» Written request: Scan the records for the line containing "Which is closest"; extract it and all later lines, verbatim, through the end, and nothing before it.

» Record set:
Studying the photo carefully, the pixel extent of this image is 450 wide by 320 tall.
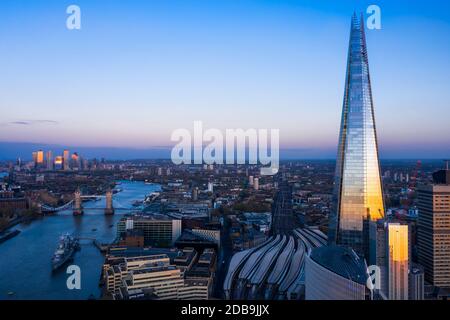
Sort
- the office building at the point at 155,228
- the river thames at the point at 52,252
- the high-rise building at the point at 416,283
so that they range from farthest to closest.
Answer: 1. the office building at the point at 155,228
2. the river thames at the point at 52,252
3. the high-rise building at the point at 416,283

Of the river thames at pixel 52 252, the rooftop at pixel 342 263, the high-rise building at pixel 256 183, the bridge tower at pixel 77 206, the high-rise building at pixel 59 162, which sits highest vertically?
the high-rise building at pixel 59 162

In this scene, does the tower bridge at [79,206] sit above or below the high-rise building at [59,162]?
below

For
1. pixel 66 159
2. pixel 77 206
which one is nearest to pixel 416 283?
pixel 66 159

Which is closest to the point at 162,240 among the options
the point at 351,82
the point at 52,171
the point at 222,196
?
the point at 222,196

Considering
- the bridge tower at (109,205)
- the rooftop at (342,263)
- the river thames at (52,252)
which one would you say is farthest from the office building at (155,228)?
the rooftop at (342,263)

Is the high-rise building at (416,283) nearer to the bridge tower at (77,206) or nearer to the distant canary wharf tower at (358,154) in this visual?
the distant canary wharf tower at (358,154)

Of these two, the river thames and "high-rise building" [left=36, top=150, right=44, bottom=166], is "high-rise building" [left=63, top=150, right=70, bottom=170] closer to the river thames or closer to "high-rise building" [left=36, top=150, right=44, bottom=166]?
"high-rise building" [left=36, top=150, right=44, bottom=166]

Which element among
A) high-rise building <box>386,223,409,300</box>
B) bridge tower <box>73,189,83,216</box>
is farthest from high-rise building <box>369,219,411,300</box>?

» Result for this exercise:
Which is closest to the point at 162,240 among the options
the point at 351,82
the point at 52,171
the point at 222,196
?
the point at 222,196

Considering
- the bridge tower at (109,205)
- the rooftop at (342,263)
- the river thames at (52,252)
which one would you say is farthest from the office building at (155,228)?
the rooftop at (342,263)

Is the high-rise building at (416,283) nearer to the bridge tower at (77,206) or nearer to the distant canary wharf tower at (358,154) in this visual?
the distant canary wharf tower at (358,154)

Of these two, the river thames and "high-rise building" [left=36, top=150, right=44, bottom=166], is "high-rise building" [left=63, top=150, right=70, bottom=170] closer to the river thames or closer to "high-rise building" [left=36, top=150, right=44, bottom=166]?
"high-rise building" [left=36, top=150, right=44, bottom=166]

Which element among
A) high-rise building <box>386,223,409,300</box>
B) bridge tower <box>73,189,83,216</box>
is farthest from high-rise building <box>369,219,411,300</box>?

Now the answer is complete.